Geosign of the Apocalypse

From Canada’s Financial Post, here’s an interesting summing-up of last year’s Geosign implosion, courtesy of Ahmed Farooq of iBegin.

(Alas, I had skipped over an earlier post on this topic from Peter Krasilovsky, so this was mostly news to me.)

The short version: Geosign operated a bunch of domains that existed solely to serve ads.  Some of these sites included ‘real’ content as a cynical fig leaf.

Googlers know how it goes: You search for ‘XYZ’ and click on an ad (or a result) that looks promising, only to land on a site full of more XYZ-related ads — some of which lead to yet more ad sites, the AdSense version of an infinite loop. 

Since advertisers pay by the click, this provides easy money for companies that are willing to waste your time.  ‘Arbitrage’ is the common — rather charitable — name for the method.

Google ultimately cut off Geosign, presumably because it was hurting the value of Google’s ads, and the company fell apart.

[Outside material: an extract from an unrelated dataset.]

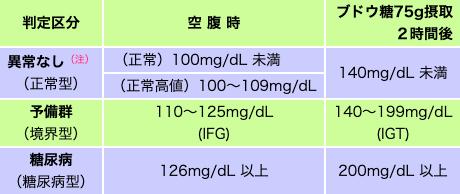 値 正常 血糖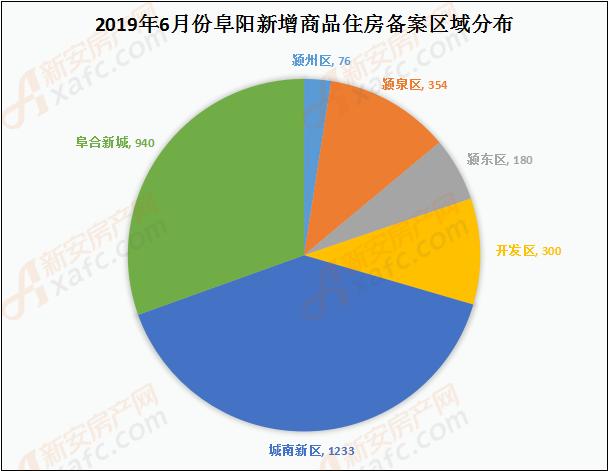 2019年6月阜阳新增商品房备案区域对比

As a strategy, arbitrage isn’t so dissimilar from search-engine marketing (SEM), or even from search-engine optimization (SEO); it’s all a matter of degree.  And when your content is advertising, as it is for Yellow Pages sites, the line gets even blurrier.

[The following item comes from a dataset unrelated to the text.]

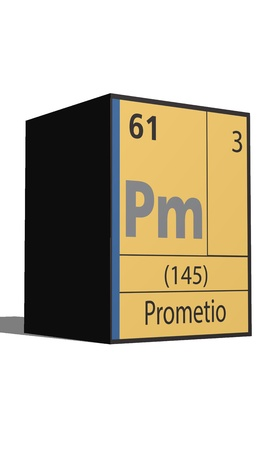lanthanides: Prometio, Periodic table of the elements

So what separates Geosign from the rest of the local universe, which also depends heavily on search-engine traffic?  Witness this chart from Hitwise, recently highlighted by Mike Boland at Kelsey:

Chart

It’s arguable that Geosign is just the chart’s reductio ad absurdum.  Obviously we can make distinctions, but I’d be worried if I were above, say, 35% on this chart and I weren’t Google or Yahoo.

OK, it’s definitely impressive that Local.com gets more of its traffic from search engines than does either Yahoo Local or Google Maps.  Probably the same is true of Marchex, which operates domains like 20176.com.

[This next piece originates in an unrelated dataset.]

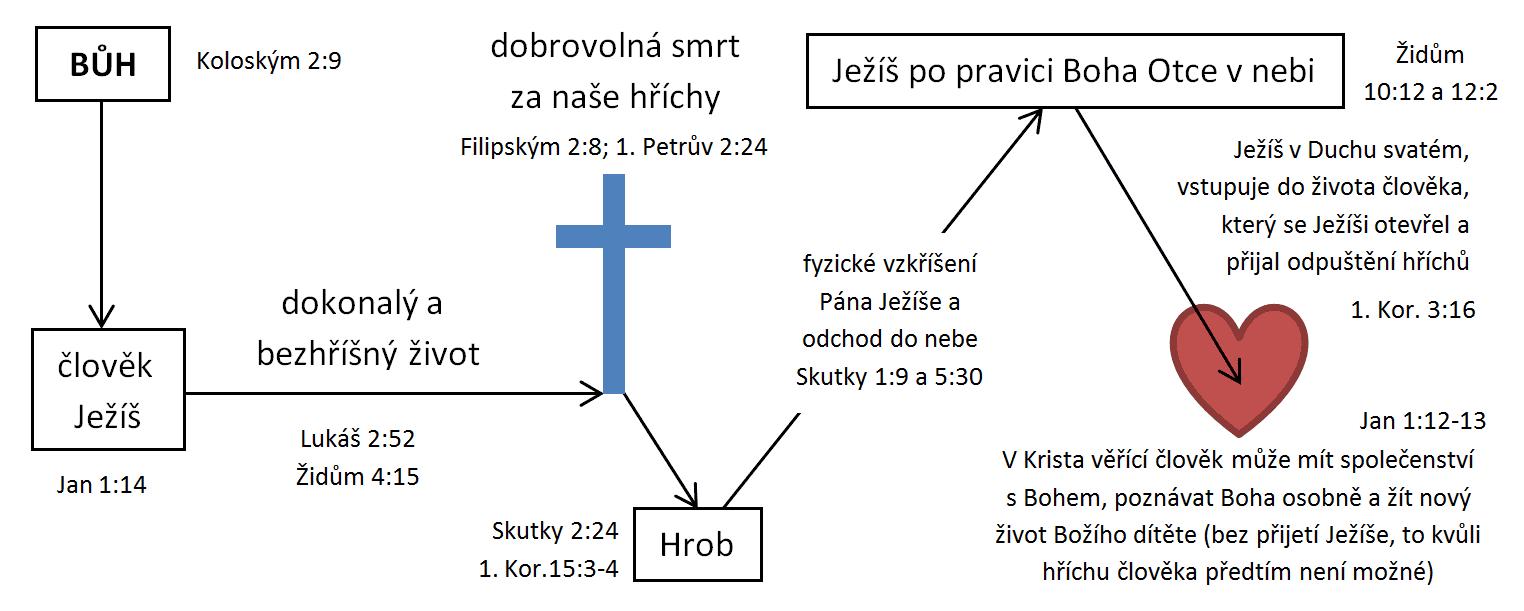 Co vykonal Ježíš?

But if Google and Yahoo want to move their own bars to the right, they can easily do so.  It’ll come from the hide of Local.com, Marchex and similar companies.

And one big lesson of Geosign, scary and refreshing both, is that Google is willing to nuke a 9-digit business overnight.

Time, tide and the print YP

King Canute

R.H. Donnelley, the big Yellow Pages publisher, has lost more than 90% of its market value in the past year — much of it since last week, when it revised its 2008 outlook and announced the resignation of Jake Winebaum, head of its digital operation.  The traded part of the company is now worth about $400 million, vs. $4 billion a year ago.

Same thing, more or less, for competitor Idearc: Down about 85% in the past year.

These are astonishing votes of no-confidence in what are, after all, profitable companies with billions in revenue.  Seems like a few things could be happening:

Investors are overreacting.  YP companies will get punished by the economy, just like everyone else, but then they’ll recover.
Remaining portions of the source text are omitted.